• Excerpt
□ □ □ □

Brooklyn Heights haircut spotlights buyers’ market for multifamily

Benchmark sold 25 Monroe for 13 percent below 2015 price

Benchmark Real Estate Group's Aaron Feldman and Jordan Vogel; Ben-Josef Group Holdings’ Aviv Laurence; 25 Monroe Place (Getty, Google Maps, Linkedin)
Benchmark Real Estate Group's Aaron Feldman and Jordan Vogel; Ben-Josef Group Holdings’ Aviv Laurence; 25 Monroe Place (Getty, Google Maps, Linkedin)

A Brooklyn Heights apartment building with condo finishes and one-bedrooms fetching well above the borough’s median rent sold for $43.5 million last month, property records show.

The price for 25 Monroe Place clocks in 13 percent below the $50 million seller Benchmark Real Estate Group paid in 2015 and leagues less than the $70 million it hoped to fetch when it marketed the deal in 2019.

□ □ □ □

• The data
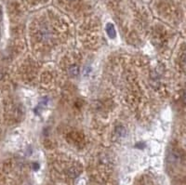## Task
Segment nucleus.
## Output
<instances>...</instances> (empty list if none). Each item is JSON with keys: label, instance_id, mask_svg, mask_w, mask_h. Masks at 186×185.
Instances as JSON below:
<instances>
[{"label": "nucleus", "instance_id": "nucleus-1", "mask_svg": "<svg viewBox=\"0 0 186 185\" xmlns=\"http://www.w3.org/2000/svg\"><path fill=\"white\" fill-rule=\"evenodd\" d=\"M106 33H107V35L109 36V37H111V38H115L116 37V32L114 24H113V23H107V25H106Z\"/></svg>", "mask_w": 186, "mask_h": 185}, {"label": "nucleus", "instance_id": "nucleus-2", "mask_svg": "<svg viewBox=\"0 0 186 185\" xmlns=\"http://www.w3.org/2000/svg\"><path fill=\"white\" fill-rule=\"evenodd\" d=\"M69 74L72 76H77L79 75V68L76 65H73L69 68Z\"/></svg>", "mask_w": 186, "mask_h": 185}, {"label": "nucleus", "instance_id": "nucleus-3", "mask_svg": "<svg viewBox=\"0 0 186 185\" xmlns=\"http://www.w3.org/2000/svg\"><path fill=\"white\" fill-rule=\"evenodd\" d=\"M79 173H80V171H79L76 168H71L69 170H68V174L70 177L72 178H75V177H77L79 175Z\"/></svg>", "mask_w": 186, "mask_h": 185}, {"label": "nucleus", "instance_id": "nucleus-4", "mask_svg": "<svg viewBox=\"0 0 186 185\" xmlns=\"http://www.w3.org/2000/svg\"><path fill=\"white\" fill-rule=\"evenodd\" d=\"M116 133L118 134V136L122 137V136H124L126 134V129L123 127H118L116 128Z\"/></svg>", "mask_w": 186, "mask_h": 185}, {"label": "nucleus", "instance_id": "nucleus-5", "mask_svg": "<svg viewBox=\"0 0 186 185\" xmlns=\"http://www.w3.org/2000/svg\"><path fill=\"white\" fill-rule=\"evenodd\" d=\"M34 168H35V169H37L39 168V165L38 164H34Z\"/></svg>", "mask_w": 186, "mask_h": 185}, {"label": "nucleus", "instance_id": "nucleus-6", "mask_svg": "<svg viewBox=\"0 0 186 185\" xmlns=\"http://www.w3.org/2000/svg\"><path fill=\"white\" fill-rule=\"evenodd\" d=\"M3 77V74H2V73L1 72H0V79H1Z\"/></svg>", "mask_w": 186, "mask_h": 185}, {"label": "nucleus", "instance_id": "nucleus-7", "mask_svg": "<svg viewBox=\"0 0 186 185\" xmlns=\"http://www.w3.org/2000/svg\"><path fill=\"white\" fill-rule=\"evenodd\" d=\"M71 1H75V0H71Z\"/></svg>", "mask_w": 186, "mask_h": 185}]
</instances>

□ □ □ □

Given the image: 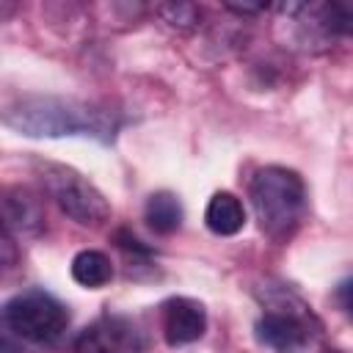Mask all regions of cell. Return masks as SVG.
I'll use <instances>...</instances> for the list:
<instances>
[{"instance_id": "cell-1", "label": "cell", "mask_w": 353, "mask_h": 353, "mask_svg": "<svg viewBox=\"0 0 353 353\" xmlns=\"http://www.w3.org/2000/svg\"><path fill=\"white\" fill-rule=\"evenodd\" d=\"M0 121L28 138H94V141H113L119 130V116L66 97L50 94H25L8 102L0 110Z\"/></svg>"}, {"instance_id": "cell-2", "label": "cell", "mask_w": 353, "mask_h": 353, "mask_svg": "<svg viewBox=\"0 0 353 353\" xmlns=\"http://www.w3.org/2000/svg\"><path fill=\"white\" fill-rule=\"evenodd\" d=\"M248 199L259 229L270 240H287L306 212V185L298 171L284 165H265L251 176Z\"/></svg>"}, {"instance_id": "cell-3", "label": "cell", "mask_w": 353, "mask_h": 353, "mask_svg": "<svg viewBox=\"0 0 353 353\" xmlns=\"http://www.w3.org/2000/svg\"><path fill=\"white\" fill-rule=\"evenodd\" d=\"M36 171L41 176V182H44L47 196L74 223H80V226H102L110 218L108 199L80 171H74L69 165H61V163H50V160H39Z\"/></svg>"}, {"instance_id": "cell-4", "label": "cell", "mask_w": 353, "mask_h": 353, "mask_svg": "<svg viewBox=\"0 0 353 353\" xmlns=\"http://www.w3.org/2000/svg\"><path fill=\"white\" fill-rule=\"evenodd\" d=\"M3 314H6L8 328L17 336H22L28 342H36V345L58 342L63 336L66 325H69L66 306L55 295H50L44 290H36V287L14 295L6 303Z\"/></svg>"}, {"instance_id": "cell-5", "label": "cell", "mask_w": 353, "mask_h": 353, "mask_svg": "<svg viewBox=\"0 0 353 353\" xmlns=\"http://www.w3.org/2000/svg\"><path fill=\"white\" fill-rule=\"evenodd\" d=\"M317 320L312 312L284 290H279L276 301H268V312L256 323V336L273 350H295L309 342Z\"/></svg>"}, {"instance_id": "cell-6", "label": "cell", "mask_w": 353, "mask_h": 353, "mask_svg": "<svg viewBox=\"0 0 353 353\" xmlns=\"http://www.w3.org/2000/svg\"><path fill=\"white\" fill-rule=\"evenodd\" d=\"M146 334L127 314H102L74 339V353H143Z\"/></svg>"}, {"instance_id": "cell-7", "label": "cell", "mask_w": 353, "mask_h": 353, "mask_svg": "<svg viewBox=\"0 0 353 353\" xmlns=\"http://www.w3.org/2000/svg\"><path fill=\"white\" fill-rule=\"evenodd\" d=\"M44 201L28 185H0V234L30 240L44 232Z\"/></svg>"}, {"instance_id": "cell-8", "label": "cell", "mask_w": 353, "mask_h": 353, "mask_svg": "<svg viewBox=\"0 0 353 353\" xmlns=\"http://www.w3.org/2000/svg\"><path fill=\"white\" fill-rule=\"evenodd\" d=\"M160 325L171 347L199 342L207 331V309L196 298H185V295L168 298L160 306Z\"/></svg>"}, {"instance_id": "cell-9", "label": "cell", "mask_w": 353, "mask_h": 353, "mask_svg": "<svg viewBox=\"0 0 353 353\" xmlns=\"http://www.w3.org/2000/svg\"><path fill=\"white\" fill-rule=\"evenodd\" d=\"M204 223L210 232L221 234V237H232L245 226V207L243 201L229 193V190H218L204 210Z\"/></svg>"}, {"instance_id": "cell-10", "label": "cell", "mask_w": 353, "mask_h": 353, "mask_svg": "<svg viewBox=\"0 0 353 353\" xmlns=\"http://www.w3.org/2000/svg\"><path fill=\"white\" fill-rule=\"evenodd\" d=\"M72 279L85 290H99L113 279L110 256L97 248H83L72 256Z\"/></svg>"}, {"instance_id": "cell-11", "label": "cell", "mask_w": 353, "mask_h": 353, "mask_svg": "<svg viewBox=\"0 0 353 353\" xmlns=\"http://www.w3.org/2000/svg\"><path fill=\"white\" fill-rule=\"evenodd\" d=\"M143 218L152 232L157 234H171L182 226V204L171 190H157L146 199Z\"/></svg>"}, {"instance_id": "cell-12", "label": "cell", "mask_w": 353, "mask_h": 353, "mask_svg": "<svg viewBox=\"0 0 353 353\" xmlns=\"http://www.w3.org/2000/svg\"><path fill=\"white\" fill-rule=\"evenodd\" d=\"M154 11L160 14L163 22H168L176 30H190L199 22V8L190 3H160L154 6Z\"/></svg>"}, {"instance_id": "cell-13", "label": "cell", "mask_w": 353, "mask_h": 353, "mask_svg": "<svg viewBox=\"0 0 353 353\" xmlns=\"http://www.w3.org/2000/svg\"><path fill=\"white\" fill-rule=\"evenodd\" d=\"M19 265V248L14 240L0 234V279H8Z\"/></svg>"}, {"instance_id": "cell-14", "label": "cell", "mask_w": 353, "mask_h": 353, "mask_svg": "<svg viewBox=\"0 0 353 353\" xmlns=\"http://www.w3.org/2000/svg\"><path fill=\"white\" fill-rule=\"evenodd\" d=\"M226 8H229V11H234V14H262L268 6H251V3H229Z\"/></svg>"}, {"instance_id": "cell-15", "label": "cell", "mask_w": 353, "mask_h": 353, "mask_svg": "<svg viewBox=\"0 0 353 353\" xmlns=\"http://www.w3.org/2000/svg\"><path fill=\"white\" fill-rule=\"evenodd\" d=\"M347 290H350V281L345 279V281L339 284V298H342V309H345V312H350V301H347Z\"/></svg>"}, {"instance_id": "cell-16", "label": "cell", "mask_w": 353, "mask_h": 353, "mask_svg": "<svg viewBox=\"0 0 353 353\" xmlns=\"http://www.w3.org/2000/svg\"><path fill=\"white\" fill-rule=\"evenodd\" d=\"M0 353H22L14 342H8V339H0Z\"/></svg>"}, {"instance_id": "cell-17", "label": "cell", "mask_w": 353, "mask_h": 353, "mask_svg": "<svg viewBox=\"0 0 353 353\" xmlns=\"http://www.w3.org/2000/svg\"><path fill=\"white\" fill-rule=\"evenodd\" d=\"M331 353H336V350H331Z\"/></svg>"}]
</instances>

□ □ □ □

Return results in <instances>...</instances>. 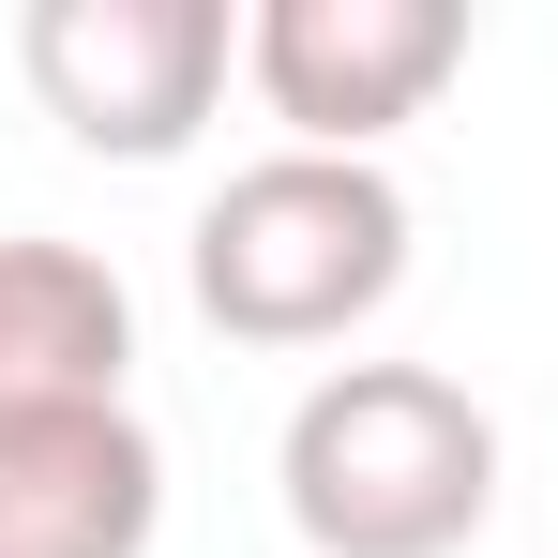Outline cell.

□ □ □ □

• The tasks
(a) Based on the 25 Monroe Place excerpt, answer yes or no to each statement below and quote the words of the excerpt that decide it: (i) Benchmark Real Estate Group paid $50 million for the building in 2015. (ii) The building sold for $70 million last month. (iii) Benchmark marketed the deal in 2019.
(b) Gather every line of the entries that contains the string "JSON", matching case.

• Task-by-task outputs
(a)
(i) Yes: "the $50 million seller Benchmark Real Estate Group paid in 2015"
(ii) No: "sold for $43.5 million last month"
(iii) Yes: "when it marketed the deal in 2019"

(b)
<instances>...</instances> (empty list if none). Each item is JSON with keys: label, instance_id, mask_svg, mask_w, mask_h. Masks at 186×185.
Instances as JSON below:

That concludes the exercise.